Bangladeshi politician

Syed A.K. Ekramuzzaman is a Bangladeshi politician. He is the managing director of RAK Ceramics in Bangladesh. He is a former member of Jatiya Sangsad, having been elected to represent the Brahmanbaria-1 constituency as an independent politician in the 2024 Bangladeshi general election, before subsequently joining the Awami League in February 2024.

== Early life ==
Syed A. K. Ekramuzzaman was born on 1 January 1957 in the village of Chapartala, under Nasirnagar Upazila. His father's name is Syed Q. Zaman, and his mother's name is Syeda [given name] Zaman. Ekramuzzaman is a businessman.
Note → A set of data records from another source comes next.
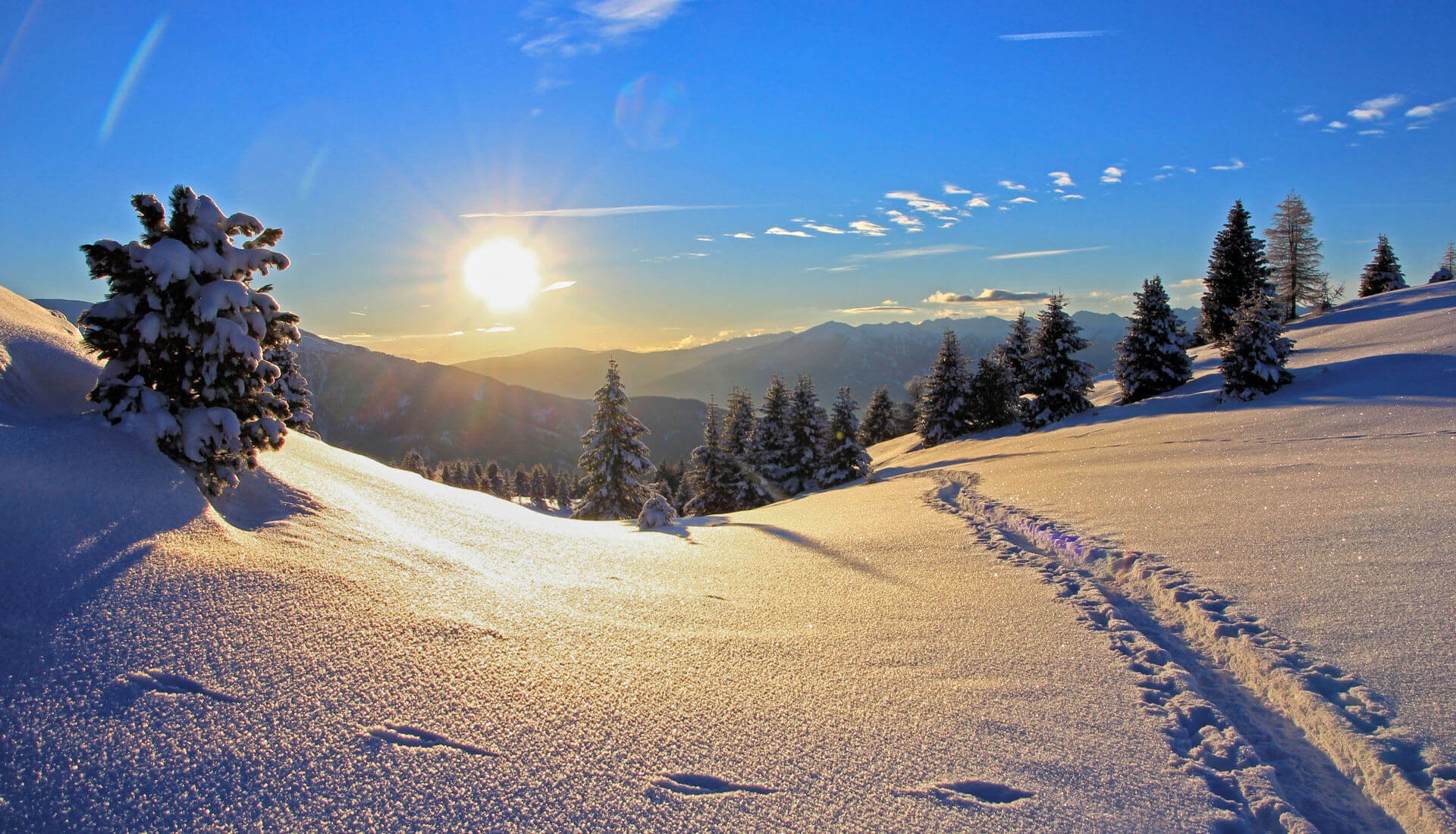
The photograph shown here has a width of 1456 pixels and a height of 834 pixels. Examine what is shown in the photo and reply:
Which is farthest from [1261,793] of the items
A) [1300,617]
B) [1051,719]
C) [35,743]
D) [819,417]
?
[819,417]

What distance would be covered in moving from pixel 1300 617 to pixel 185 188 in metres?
10.5

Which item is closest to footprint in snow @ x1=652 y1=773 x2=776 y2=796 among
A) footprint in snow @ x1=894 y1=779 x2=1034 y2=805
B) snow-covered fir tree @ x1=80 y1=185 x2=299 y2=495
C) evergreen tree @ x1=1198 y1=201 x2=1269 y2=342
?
footprint in snow @ x1=894 y1=779 x2=1034 y2=805

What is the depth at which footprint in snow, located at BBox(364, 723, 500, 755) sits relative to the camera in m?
2.71

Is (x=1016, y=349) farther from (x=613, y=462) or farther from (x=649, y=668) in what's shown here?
(x=649, y=668)

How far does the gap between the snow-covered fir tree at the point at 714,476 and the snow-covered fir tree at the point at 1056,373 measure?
52.1 ft

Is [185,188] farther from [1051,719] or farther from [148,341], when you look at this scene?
[1051,719]

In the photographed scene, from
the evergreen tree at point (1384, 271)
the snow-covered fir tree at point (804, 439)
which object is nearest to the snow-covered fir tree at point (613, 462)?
the snow-covered fir tree at point (804, 439)

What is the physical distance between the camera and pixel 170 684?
2.68m

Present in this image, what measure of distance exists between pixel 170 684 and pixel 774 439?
102ft

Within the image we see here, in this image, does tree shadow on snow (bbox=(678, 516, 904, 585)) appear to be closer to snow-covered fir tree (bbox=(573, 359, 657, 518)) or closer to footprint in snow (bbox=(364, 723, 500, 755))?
footprint in snow (bbox=(364, 723, 500, 755))

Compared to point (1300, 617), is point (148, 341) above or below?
above

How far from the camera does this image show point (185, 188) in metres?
5.23

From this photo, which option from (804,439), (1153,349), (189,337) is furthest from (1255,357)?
(189,337)

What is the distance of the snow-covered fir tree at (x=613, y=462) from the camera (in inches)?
1070
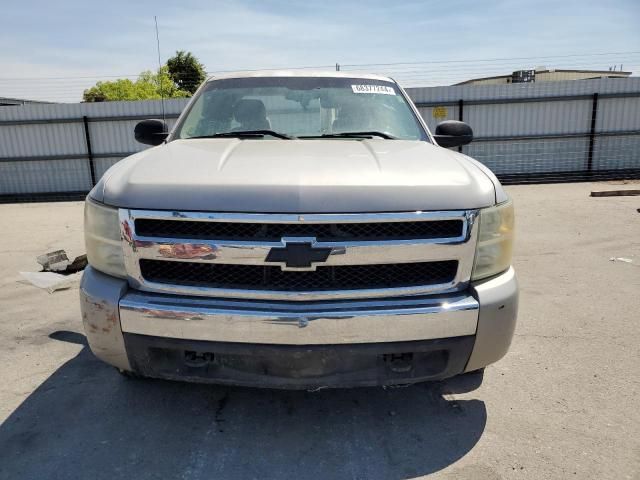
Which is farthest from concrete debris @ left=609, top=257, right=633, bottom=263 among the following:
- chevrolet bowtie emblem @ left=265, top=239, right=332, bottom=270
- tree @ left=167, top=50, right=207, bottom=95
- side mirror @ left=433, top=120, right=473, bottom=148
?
tree @ left=167, top=50, right=207, bottom=95

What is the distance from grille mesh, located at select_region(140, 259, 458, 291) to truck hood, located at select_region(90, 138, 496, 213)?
0.27m

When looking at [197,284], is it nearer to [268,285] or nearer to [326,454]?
[268,285]

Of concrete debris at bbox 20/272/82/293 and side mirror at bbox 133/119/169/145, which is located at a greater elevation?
side mirror at bbox 133/119/169/145

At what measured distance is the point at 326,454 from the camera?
7.58 feet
According to reports, he was one of the most talked-about individuals among those who submitted nominations for the 12th Jatiya Sangsad (National Parliament) election.

He is the managing director of RAK Ceramics. In addition, he serves as the chairman of Star Ceramics Limited, Star Porcelain, and SAK Consumer.

== Political career ==
Syed A. K. Ekramuzzaman (Sukhan) was an adviser to Khaleda Zia, chairperson of the Bangladesh Nationalist Party. He had previously been nominated by the BNP as a candidate for the Brahmanbaria-1 constituency. In the 9th national parliamentary election, he was defeated by the Awami League candidate Mohammad Sayedul Haque. In the 11th parliamentary election, he lost again to Awami League candidate Bodruddoza Md. Farhad Hossain.

On 28 November 2023, Syed A. K. Ekramuzzaman (Sukhan) was expelled from all positions within the BNP. He joined the Awami League on 13 February 2024.

In the 12th parliamentary election, he was elected as an independent Member of Parliament after receiving 89,424 votes, defeating his closest rival Bodruddoza Md. Farhad Hossain by a margin of 43,225 votes.

However, on 5 August 2024, amid the Non-cooperation movement, then-Prime Minister Sheikh Hasina resigned and fled to India. The following day, on 6 August, the President dissolved the Parliament, as a result of which Ekramuzzaman lost his seat in the Jatiya Sangsad.